Nickname Guide

Here at The Hockey Chronicles, we make a habit of utilizing nicknames for hockey players. While the majority are general ones, used by every fan, there are a few gems that come right out of our twisted minds.

Washington Capitals (including Hershey Bears and prospects)

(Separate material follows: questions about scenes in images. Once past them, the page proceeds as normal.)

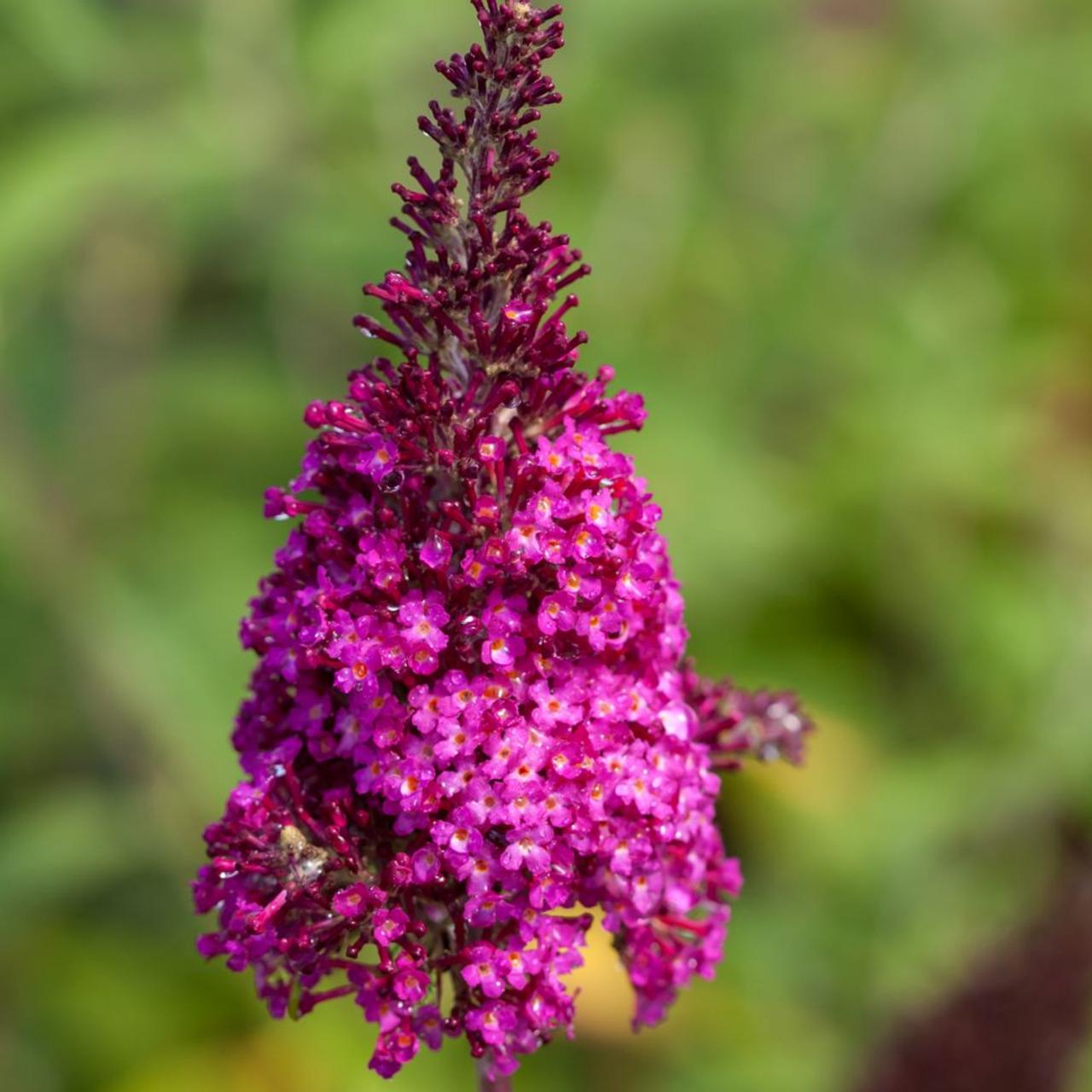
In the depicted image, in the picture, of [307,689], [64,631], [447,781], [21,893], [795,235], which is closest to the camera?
[447,781]

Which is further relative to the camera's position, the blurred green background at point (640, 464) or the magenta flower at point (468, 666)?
the blurred green background at point (640, 464)

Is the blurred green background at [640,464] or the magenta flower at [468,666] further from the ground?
the blurred green background at [640,464]

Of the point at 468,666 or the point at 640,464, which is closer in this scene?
the point at 468,666

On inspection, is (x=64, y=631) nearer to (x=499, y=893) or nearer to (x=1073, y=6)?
(x=499, y=893)

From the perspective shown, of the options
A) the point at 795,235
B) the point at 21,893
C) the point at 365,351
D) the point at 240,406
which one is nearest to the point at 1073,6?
the point at 795,235
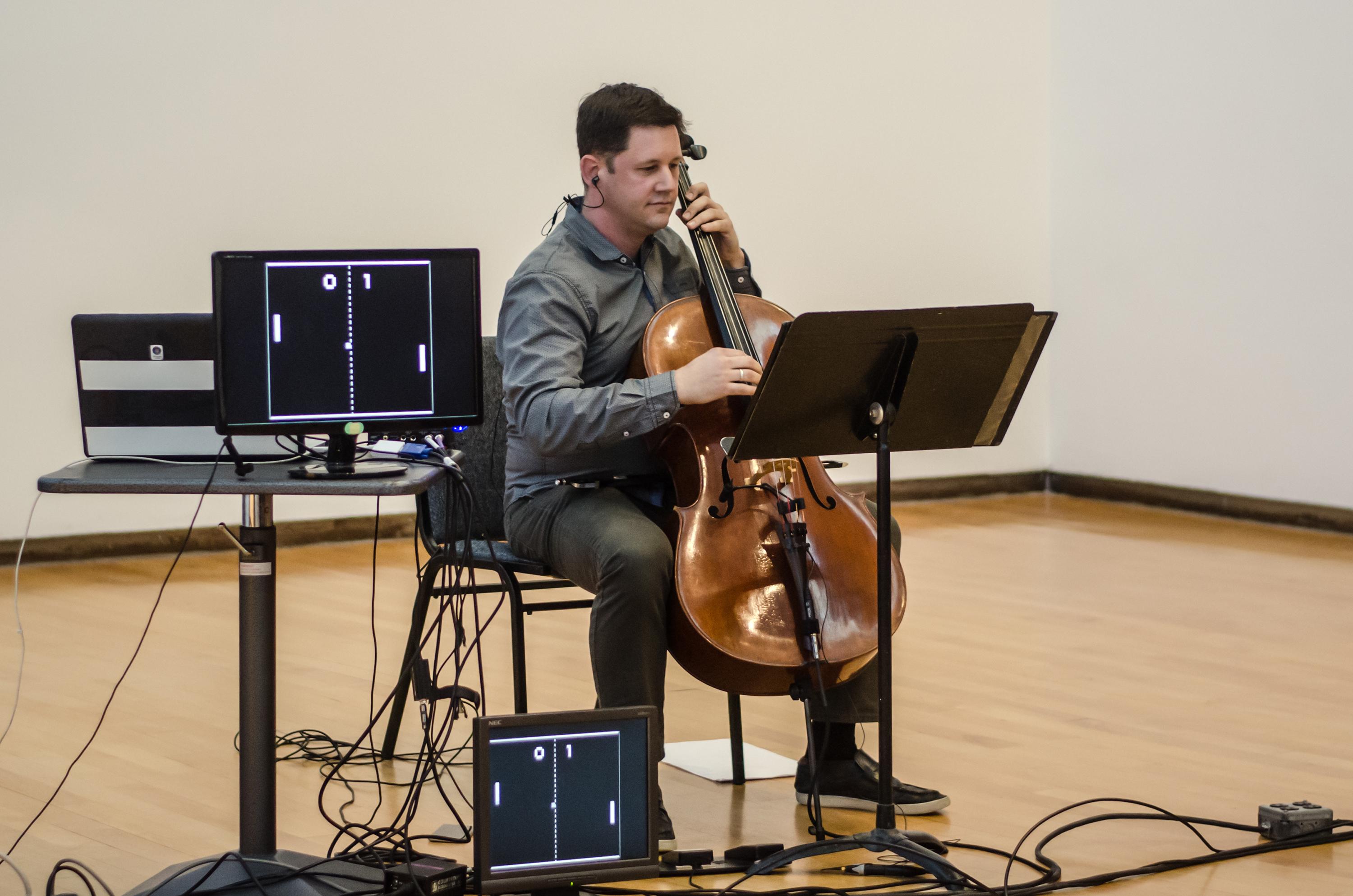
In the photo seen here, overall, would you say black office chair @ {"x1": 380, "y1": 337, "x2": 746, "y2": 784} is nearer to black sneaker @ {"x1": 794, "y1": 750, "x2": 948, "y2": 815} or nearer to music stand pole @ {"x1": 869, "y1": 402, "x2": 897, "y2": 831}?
black sneaker @ {"x1": 794, "y1": 750, "x2": 948, "y2": 815}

Alex Ovechkin: Ovie, The Russian Machine, The Great 8, Mr. Ambassador

Alexander Semin: Sasha, Semie, Jizz

Brooks Laich: Brooksy, Brooksie, Cougar Bait

Mike Green: Greener, Greenie

Nicklas Backstrom: Nicky, Backie, Fudgeball

Boyd Gordon: Gordicris, Muffin

Matt Bradley: Brads, Captain Planet

Semyon Varlamov: Varly, Cookie Monster, Varlamonster

Eric Fehr: Fehrsie, Fehric, Fehrbear

Mike Knuble: Knubes, Noobs, Knoobs

Jeff Schultz: Schultzie, Sarge, Mr. Nasty

Tyler Sloan: Sloaner

Michal Neuvirth: Neuvy, Neuvi, Meowirth

Marcus Johansson: Jojo

Jay Beagle: Beags

Andrew Gordon: Gordo

Mathieu Perreault: Matty, Matty P

Cody Eakin: Pumpkin Patch, Squeaks, Eaks

Dmitri Kugryshev: Kugy

Dmitri Orlov: Orli

Chicago Blackhawks

Patrick Kane: Kaner, PK, Potsy

Jonathan Toews: Tazer, Captain Serious, Tazzy

Patrick Sharp: Sharpie, Sharpster

Brent Seabrook: Seabs

Duncan Keith: Duncs

Other teams

Staal Brothers: *insert team here* Staal

Marc-Andre Fleury: Flower

Kris Letang: Tanger

Sidney Crosby: Crosballs, Crosberry, Crysby, Tranny Ass

Henrik Lundqvist: Lundy

Matt Stajan: Delicate Little Princess

Sergei Fedorov: Feds

Milan Jurcina: Juice

Adam Burish: Burs, Burish Badger

Kris Versteeg: Steegs, Steeger

The Hockey Chronicle-isms

Middle Aged Man Twins (MAMTs): There are a few scary similarities of the dynamics between Joe B and Locker and the Chronicle Writers; therefore, they are our twins

Sod Farm Trolls: What we like to call the Staal brothers to annoy our Penguins-loving , Staal-obsessed friend

Bourque’d: When you get traded to another team and then traded back to the original team (i.e. Chris Bourque, Milan Jurcina)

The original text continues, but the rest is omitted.